Laws designed to reduce gun violence have too many loopholes, and now a significant one is getting more worrisome, a rule that allows the proliferation of so-called “ghost guns.” The ghost gun loophole needs to be closed.
Ghost guns are deadly firearms that purchasers assemble themselves, skirting the federal requirement for serial numbers that U.S. gun manufacturers and importers must comply with.
Because they don’t have serial numbers or other identifiers, ghost guns can rarely be traced. Some include no metal and don’t trigger metal detectors. They can be ordered online by someone using no more than a shipping address and payment information. They can even be “printed” with 3-D printers, although weapons made that way are not as sturdy or durable. With the right tools, buyers can assemble the guns in 15 minutes, and extremists explain how to make them in online forums. People can even mass produce them. They can cost as little as $50 to $75.
After they are assembled, ghost guns can be passed from one individual to another and from one locale to another without a trace. Convicted felons who can’t legally buy ordinary guns can readily purchase ghost guns.
Chicago police have seized ghost guns at ever higher numbers over the past five years. In June, a woman was arrested in River North with a loaded ghost gun after a struggle with police officers.
Earlier this month, a suspect was arrested in Baltimore with 40 ghost guns. Two years ago, a California student used a ghost gun to shoot five classmates and himself.
The Johns Hopkins Bloomberg School of Public Health’s Center for Gun Violence Prevention and Policy has reported that the Federal Bureau of Alcohol, Tobacco and Firearms could trace less than 1% of almost 24,000 reports of ghost guns tied to crimes from 2015 through 2020. Authorities say the number of the guns is rising at an alarming rate every year. Last year, 44% of guns recovered in San Francisco homicides were ghost guns. In San Diego nearly 20% of all weapons seized in the first half of this year had no a serial number.

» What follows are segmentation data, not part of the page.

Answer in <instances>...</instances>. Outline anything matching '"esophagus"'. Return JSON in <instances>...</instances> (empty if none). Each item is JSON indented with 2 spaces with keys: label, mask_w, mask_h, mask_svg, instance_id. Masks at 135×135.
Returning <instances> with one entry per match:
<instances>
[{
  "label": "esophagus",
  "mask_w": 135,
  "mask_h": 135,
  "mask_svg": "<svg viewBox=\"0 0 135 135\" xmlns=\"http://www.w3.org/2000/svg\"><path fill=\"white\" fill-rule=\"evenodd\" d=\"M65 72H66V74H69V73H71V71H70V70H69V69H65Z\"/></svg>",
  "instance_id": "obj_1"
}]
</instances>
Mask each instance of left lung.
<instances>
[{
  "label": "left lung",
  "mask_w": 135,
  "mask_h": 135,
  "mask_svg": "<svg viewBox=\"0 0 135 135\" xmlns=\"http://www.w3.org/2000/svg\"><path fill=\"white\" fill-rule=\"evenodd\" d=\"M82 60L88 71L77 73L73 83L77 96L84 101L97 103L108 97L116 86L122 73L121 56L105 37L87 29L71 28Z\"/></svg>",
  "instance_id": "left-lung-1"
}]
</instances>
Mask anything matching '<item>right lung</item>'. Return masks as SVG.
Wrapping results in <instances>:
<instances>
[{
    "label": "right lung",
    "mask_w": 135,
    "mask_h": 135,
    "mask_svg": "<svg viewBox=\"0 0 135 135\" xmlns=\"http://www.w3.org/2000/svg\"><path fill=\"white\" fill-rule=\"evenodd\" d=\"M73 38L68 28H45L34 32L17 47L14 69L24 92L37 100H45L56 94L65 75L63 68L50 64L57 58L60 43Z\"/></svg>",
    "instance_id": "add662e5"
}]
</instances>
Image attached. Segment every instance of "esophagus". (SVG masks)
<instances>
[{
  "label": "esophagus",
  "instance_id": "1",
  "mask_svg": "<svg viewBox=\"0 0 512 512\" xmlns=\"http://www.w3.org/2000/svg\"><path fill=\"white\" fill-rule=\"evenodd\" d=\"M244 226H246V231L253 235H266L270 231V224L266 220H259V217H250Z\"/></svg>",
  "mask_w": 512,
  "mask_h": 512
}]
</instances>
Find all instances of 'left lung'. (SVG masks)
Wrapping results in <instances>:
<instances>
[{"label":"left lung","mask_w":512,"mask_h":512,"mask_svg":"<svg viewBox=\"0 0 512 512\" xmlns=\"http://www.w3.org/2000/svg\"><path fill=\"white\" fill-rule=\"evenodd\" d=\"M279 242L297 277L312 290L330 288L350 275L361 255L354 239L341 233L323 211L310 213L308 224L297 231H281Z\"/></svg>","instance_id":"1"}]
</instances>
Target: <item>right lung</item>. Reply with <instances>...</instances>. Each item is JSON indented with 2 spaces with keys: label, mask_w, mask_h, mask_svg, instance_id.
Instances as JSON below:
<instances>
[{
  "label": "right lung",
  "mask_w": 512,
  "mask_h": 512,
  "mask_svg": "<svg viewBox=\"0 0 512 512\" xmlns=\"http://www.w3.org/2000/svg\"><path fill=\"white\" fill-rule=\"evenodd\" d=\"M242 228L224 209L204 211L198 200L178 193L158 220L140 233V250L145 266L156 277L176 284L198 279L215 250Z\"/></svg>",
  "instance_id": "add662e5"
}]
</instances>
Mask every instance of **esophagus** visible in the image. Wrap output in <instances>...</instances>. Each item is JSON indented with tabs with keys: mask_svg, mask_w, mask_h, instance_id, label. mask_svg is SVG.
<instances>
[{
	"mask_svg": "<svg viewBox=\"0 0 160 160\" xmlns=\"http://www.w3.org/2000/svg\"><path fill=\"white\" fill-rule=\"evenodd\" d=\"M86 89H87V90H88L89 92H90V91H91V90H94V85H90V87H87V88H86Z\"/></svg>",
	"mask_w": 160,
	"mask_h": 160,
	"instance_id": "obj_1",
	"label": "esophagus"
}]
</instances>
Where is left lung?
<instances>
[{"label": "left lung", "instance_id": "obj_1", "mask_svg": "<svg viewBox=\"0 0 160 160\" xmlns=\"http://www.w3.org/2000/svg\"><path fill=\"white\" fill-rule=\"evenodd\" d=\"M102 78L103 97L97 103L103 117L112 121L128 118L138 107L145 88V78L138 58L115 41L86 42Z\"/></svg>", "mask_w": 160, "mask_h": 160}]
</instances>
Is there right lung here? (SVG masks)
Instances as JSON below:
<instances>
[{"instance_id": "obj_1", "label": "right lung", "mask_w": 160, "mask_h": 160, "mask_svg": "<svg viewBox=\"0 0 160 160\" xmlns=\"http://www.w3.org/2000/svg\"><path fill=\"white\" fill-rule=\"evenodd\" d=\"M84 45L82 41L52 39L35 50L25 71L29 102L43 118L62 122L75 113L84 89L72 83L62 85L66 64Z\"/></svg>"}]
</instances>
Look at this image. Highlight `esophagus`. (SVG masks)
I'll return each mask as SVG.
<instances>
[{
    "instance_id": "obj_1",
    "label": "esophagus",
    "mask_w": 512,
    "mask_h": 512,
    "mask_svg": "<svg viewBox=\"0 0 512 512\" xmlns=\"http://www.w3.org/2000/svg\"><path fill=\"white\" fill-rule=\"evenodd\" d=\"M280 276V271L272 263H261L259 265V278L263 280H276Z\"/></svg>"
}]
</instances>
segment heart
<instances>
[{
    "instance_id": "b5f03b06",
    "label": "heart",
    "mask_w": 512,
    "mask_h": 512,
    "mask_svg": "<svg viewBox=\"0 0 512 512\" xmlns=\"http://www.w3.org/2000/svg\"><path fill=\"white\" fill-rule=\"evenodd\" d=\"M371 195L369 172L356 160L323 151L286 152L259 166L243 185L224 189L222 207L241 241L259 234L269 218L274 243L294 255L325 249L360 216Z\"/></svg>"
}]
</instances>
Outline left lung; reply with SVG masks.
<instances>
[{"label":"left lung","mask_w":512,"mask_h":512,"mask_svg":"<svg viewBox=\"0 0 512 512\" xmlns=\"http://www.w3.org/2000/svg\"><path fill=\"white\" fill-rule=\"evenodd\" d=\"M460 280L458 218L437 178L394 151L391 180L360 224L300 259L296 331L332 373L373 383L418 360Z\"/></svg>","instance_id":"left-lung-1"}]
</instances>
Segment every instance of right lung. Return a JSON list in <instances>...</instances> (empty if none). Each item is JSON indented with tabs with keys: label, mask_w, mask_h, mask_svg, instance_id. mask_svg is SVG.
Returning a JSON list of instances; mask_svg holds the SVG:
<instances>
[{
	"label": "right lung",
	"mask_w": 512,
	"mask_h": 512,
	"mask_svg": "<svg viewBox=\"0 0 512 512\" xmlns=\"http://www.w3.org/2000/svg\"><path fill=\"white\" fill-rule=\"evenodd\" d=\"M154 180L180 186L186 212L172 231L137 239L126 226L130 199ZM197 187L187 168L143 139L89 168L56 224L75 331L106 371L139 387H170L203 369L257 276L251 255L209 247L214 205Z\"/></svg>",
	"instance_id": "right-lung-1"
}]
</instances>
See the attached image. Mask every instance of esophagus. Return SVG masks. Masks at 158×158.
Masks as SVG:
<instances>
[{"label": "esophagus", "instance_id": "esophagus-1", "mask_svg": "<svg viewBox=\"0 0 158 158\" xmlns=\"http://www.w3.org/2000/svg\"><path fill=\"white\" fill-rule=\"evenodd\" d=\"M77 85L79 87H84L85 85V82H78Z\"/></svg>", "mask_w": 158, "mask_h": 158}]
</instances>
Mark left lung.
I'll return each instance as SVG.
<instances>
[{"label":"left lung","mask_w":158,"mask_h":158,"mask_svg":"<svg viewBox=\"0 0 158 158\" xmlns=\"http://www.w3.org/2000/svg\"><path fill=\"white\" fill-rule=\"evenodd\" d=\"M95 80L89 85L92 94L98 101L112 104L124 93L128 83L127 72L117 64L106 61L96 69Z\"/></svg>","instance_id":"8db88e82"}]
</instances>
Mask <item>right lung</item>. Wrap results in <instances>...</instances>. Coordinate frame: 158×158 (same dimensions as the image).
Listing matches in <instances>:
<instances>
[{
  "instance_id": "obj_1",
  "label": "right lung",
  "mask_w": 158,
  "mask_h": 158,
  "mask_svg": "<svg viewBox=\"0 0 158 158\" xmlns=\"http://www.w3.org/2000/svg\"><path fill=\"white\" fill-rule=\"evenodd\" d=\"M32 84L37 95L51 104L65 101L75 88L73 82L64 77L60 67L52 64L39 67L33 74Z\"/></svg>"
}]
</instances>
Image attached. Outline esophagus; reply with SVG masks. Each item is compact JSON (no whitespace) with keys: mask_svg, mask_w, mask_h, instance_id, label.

A federal bill called the Untraceable Firearms Act introduced in May would outlaw ghost guns. Also in May, the Justice Department proposed a rule that would make it illegal to sell ghost guns without a serial number. The Justice Department also launched a strike force to target ghost gun manufacturers in Chicago, Los Angeles, New York, Washington and California’s Bay Area.
“This is a nationwide problem.” J. Adam Skaggs, chief counsel and policy director of the Giffords Law Center to Prevent Gun Violence, told us. “The entire structure of these companies is designed to facilitate illegal conduct.”
John Feinblatt, president of Everytown for Gun Safety, has called ghost guns “the fastest growing gun safety threat in the country.”
Under current rules, the ATF allows kits that are 80% assembled or less to be sold online and at gun shows without background checks or serial numbers. In March, Illinois Attorney General Kwame Raoul and other attorneys general called for requiring background checks and serial numbers for those weapons.
On Aug. 13, Gov. J.B. Pritzker signed a law saying firearms parts that could be assembled to make operable weapons can be seized when a firearms restraining order is granted. But a 2019 bill to ban ghost guns entirely never came out of committee, taking a back seat to other measures aimed at reducing gun violence. The Legislature needs to dust off the bill and take action in case federal initiatives fail.
Earlier this month, the Giffords Center in partnership with San Francisco, where ghost guns increasingly are used in murders, attempted murders and assaults, sued three online retailers for selling ghost guns. Last year, in partnership with California, Giffords sued ghost gun manufacturers on behalf parents whose children were slain by a ghost gun. That suit has been put on hold pending the results of the new federal rulemaking, which is a lengthy process.
Other lawsuits have been filed as well. Last year, Chicago and three other cities sued the federal government to stop ghost guns from proliferating. Also last year, 20 states and the District of Columbia sued to prevent blueprints for making guns on 3-D printers to be posted on the internet.
Neither the federal nor state government should wait for the lawsuits to play out. Ghost guns are becoming more common and more of a threat. It’s time to ban them.